### Work instructions
From the line that holds "Geboortekaartjes - Geboortekaartje" to the end of the records, reproduce every line exactly. No pictures.

(Record excerpts Opens)

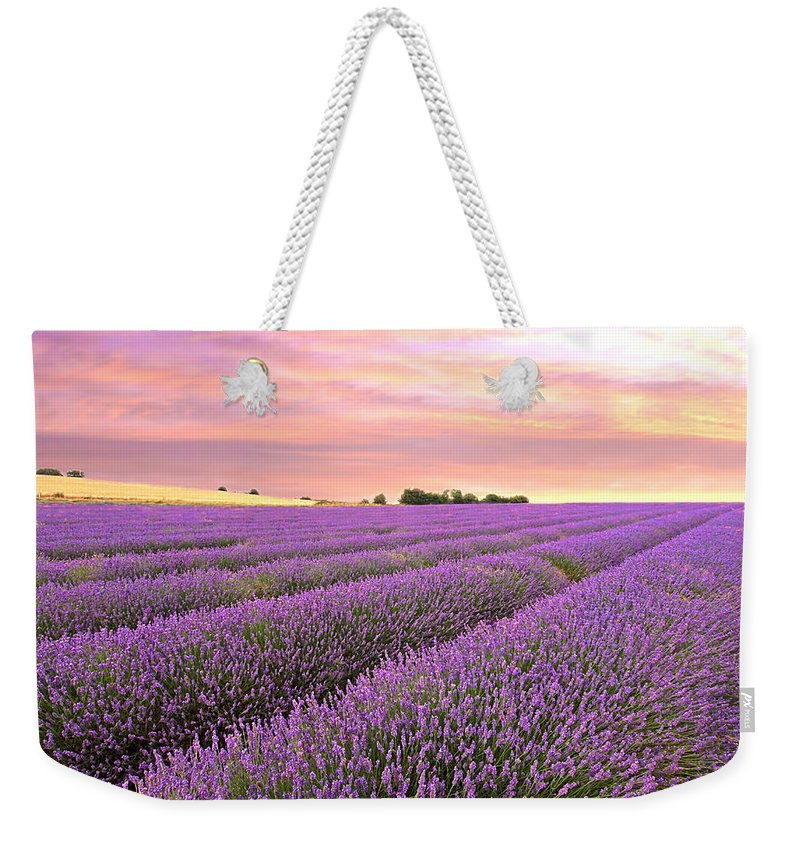 Purple Flowers Weekender Tote Bag featuring the photograph Purple Haze - Lavender Field At Sunrise by Gill Billington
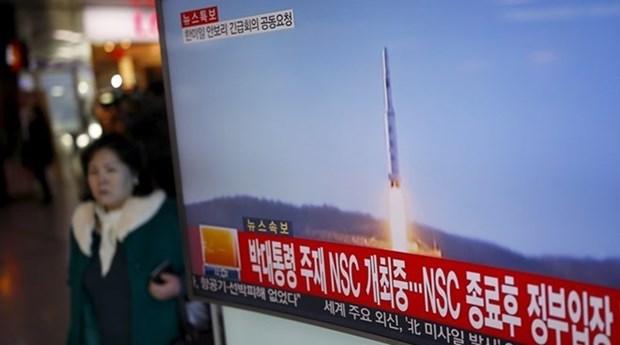 越南希望有关各方积极促进对话 寻找平解决朝鲜半岛问题的措施 hinh anh 1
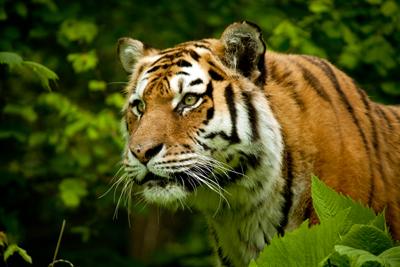 TigerArangan_Ananth400shutterstock_108641777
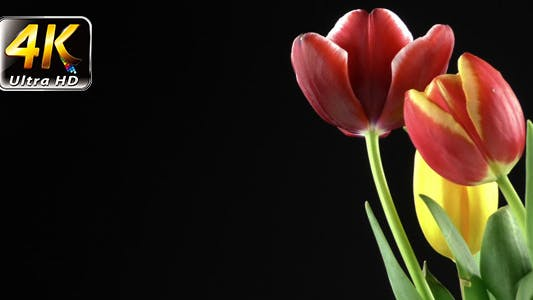 Thumbnail for Tulips on Black Background 3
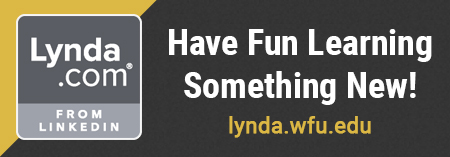 Have fun learning something new - Lynda banner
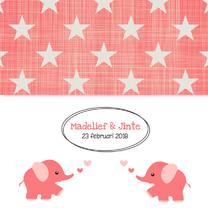 Geboortekaartjes - Geboortekaartje Madelief & Jinte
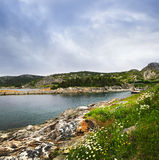 Atlantic coast in Newfoundland Stock Photography
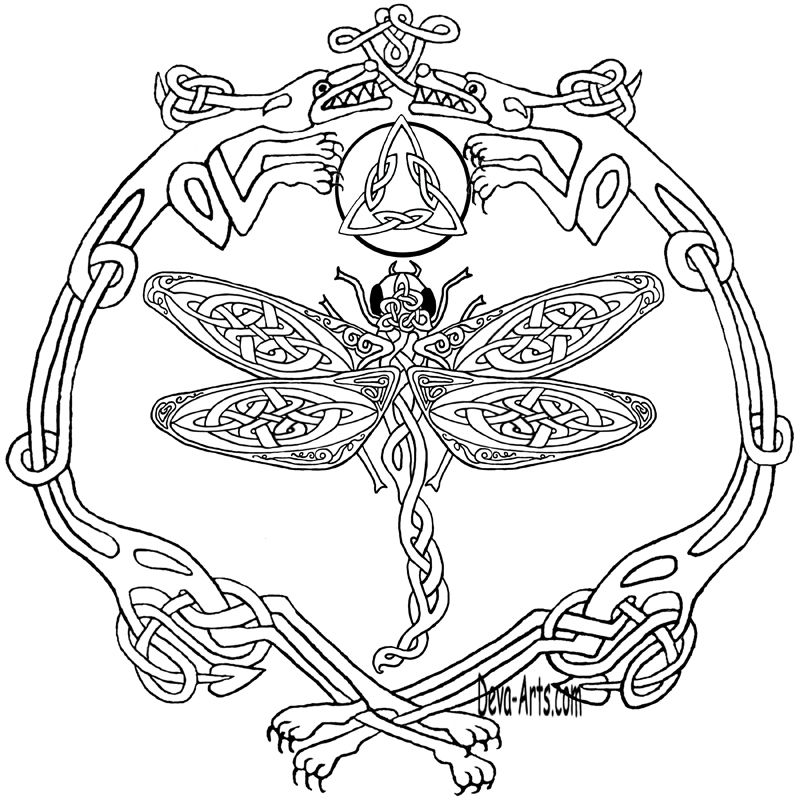 Celtic Knotwork Double Dragons And Dragonfly Outline Celtic Coloring Celtic Patterns Coloring Books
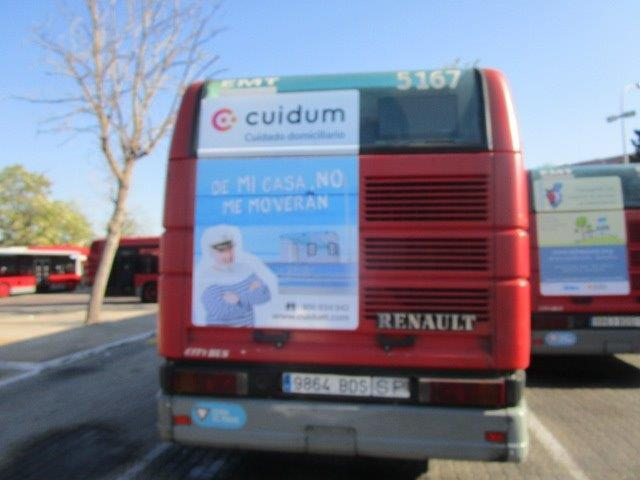 Images from Cuidum
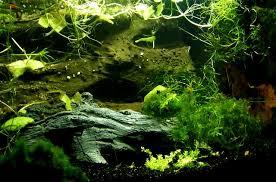 13 por types of aquarium algae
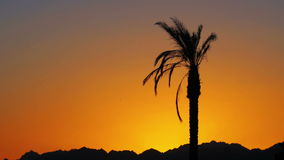 Palm Tree at Sunset. Tropical Palm Tree at Sunset. One long silhouette of palm trees on a background of red and orange sunset sky and the outlines of the stock video footage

(Record excerpts Closes)

### Reply
 Geboortekaartjes - Geboortekaartje Madelief & Jinte
 Atlantic coast in Newfoundland Stock Photography
 Celtic Knotwork Double Dragons And Dragonfly Outline Celtic Coloring Celtic Patterns Coloring Books
 Images from Cuidum
 13 por types of aquarium algae
 Palm Tree at Sunset. Tropical Palm Tree at Sunset. One long silhouette of palm trees on a background of red and orange sunset sky and the outlines of the stock video footage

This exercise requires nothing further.